OctTree::OctTree(const list<const valarray<float>*> &data, const Boundings _b, const OctTree *_parent) : b(_b), parent(_parent) {
is_leaf = false;

if (data.size() == 1) {
p = data.front();
is_leaf = true;
return;
}

// Center
const valarray<float>& center = (b.min + b.max) / 2;

// Sides
const valarray<valarray<float>>& s = diag(b.max - b.min);

// Edges of the Boundings
valarray<valarray<float>> verts(valarray<float>(3), 8);
verts[0] = b.min;
verts[1] = b.min + s[0];
verts[2] = b.min + s[0] + s[2];
verts[3] = b.min + s[2];
verts[4] = b.min + s[1];
verts[5] = b.min + s[0] + s[1];
verts[6] = b.max;
verts[7] = b.min + s[1] + s[2];

// Create children
for (int i = 0; i < 8; i++) {
Boundings c_b(center, verts[i]); // child boundings
list<const valarray<float>*> c_d; // child data

for (list<const valarray<float>*>::const_iterator it = data.begin(); it != data.end(); it++) {
if (c_b.contains(*(*it))) {
c_d.push_back(*it);
}
}

childs[i] = c_d.size() == 0 ? NULL : new OctTree(c_d, c_b, this);
}
}

void OctTree::get_points(list<const valarray<float>*>& pts) const {
if (is_leaf) {
pts.push_back(p);
} else {
for (int i = 0; i < 8; i++) {
if(childs[i] != NULL)
childs[i]->get_points(pts);
}
}
}


const valarray<float>* OctTree::get_nearest(const valarray<float>& p) const {
list<const valarray<float>*> l;
float r;
function<bool (const valarray<float>*, const valarray<float>*)>
cmp = bind(dist_cmp, &p, _1, _2);

if (is_leaf) {
// we have only one child
r = norm2(p - (valarray<float>)(*this->p)[slice(0,3,1)]);

Boundings b(p + r, p - r);
walk_up(b, l);

return *min_element(l.begin(), l.end(), cmp);
}

// try to dispatch
for (int i = 0; i < 8; i++) {
if (childs[i] != NULL && childs[i]->b.contains(p))
return childs[i]->get_nearest(p);
}

get_points(l);

// now search with BBox
r = norm2(p - (**min_element(l.begin(), l.end(), cmp))[slice(0,3,1)]);

Boundings b(p + r, p -r);

l.clear();
walk_up(b, l);

return *min_element(l.begin(), l.end(), cmp);
}

void OctTree::get_in_bbox(const Boundings& b, list<const valarray<float>*> &pts) const {
if (is_leaf) {
if (b.weak_contains(*p)) {
pts.push_back(p);
}
return;
}

for (int i = 0; i < 8; i++) {
if(childs[i] != NULL && childs[i]->b.contains(b))
childs[i]->get_in_bbox(b, pts);
}
}

void OctTree::walk_up(const Boundings& b, list<const valarray<float>*>& pts) const {
if (this->b.encloses(b) || parent == NULL) {
get_in_bbox(b, pts);
} else {
parent->walk_up(b, pts);
}
}

int OctTree::depth() {
if (is_leaf) {
return 1;
} else {
int c_d = 0;

for (int i = 0; i < 8; i++) {
if(childs[i] != NULL)
c_d = max(c_d, childs[i]->depth());
}

return c_d + 1;
}
}

regala
March 13th, 2009, 01:48 PM
but when I set the thread count to more than 1, the program actually takes longer.


on which machine did you run your program ? (i.e. how many processors/cores do you have ?)

kjohansen
March 13th, 2009, 04:17 PM
There is always some overhead in starting up multithreaded/parallel applications, if the "size" of the problem is too small for the number of processors you have specified you will get worse performance...

the_unforgiven
March 13th, 2009, 04:28 PM
Don't know if I missed something, but the code doesn't look like multi-threaded at all.
You're not creating threads - you're just creating *objects* of the same class and pushing them in the childs list/whatever.

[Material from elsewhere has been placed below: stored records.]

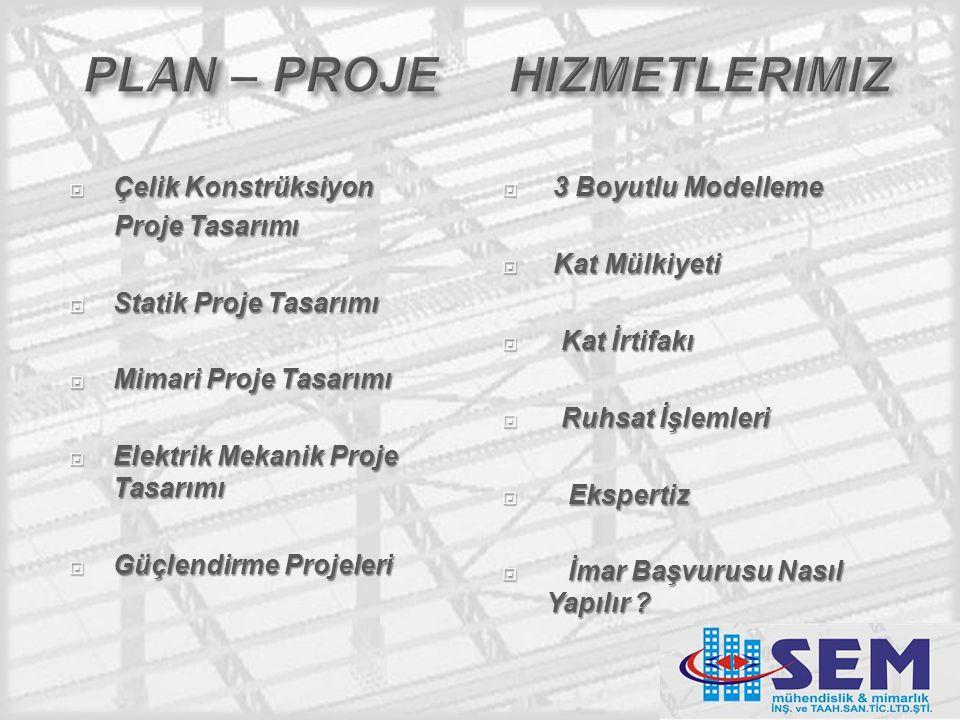  Çelik Konstrüksiyon Proje Tasarımı Proje Tasarımı  Statik Proje Tasarımı  Mimari Proje Tasarımı  Elektrik Mekanik Proje Tasarımı  Elektrik Mekanik Proje Tasarımı  Güçlendirme Projeleri  3 Boyutlu Modelleme  Kat Mülkiyeti  Kat İrtifakı  Ruhsat İşlemleri  Ekspertiz  İmar Başvurusu Nasıl Yapılır ?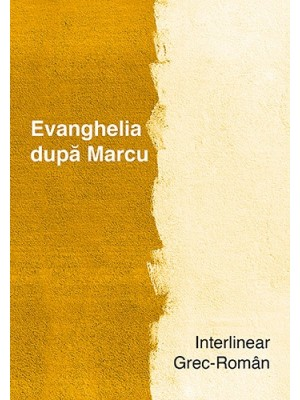 Interliniar grec-roman. Evanghelia dupa Marcu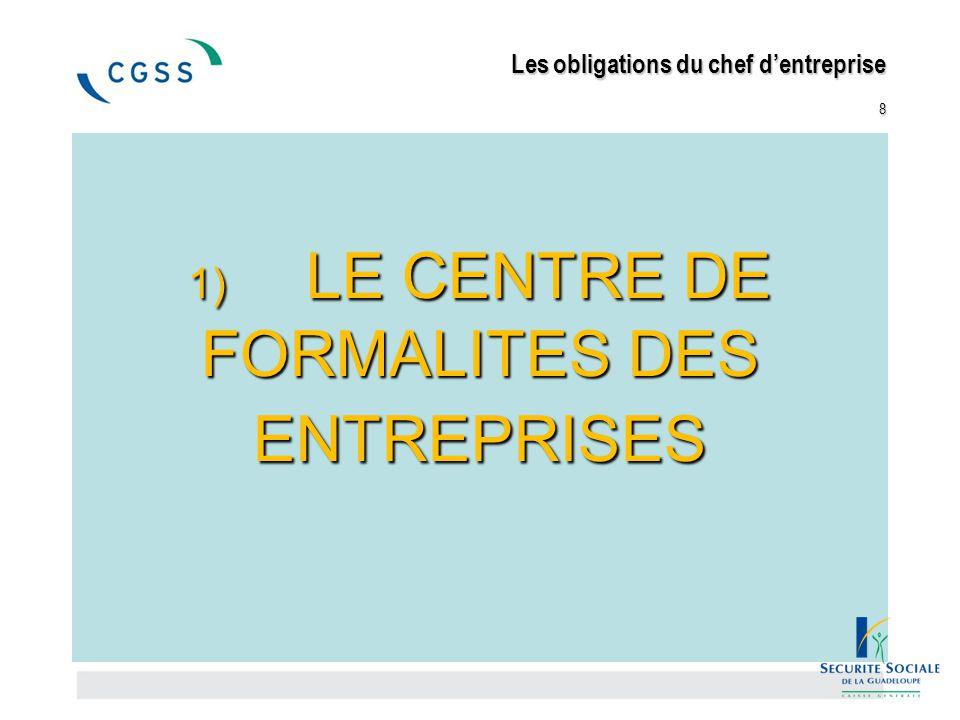 1) LE CENTRE DE FORMALITES DES ENTREPRISES 1) LE CENTRE DE FORMALITES DES ENTREPRISES Les obligations du chef d'entreprise 8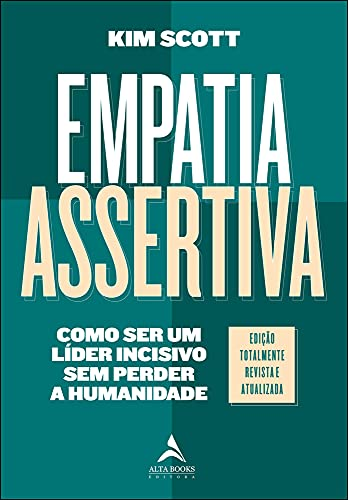 Empatia Assertiva: Como Ser Um Líder Incisivo Sem Perder a Humanidade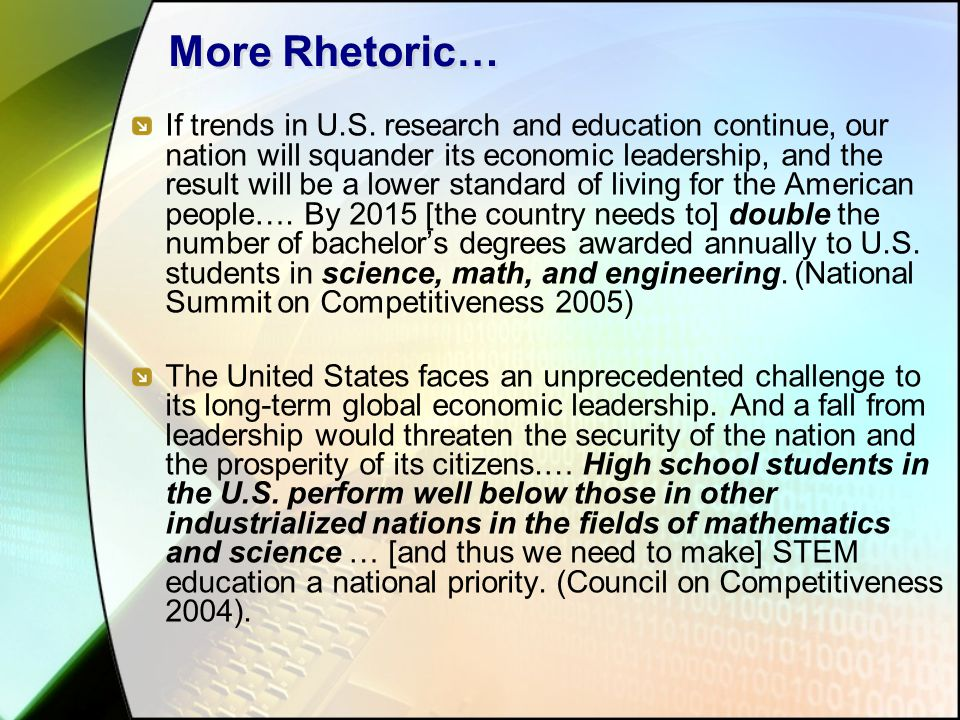 More Rhetoric… If trends in U.S. research and education continue, our nation will squander its economic leadership, and the result will be a lower sta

And then, in almost all the functions, you're just running through this list of children *sequentially*.

I don't think the OctTree class derives from a threading structure, does it? Neither did I find any thread initialization in the ctor.

That's all I could gather from the snippet of code.

Let me know if I am wrong or have missed something.

MadMan2k
March 13th, 2009, 08:01 PM
Don't know if I missed something, but the code doesn't look like multi-threaded at all.
I have a list of points for which I want to know the nearest neighbour from a fixed set of points.
In order to speed up the search the set is organised as an OctTree.

Do separate the work on several threads I just let Thread1 find the neighbours for points 1..n/2 and Thread2 for n/2..n.
(in the code its the #pragma line from openmp)

My machine is a dual-core core2.

the_unforgiven
March 13th, 2009, 08:09 PM
I have a list of points for which I want to know the nearest neighbour from a fixed set of points.
In order to speed up the search the set is organised as an OctTree.

Do separate the work on several threads I just let Thread1 find the neighbours for points 1..n/2 and Thread2 for n/2..n.
(in the code its the #pragma line from openmp)

My machine is a dual-core core2.

Ah... OpenMP it is..
Need to do more study on it :p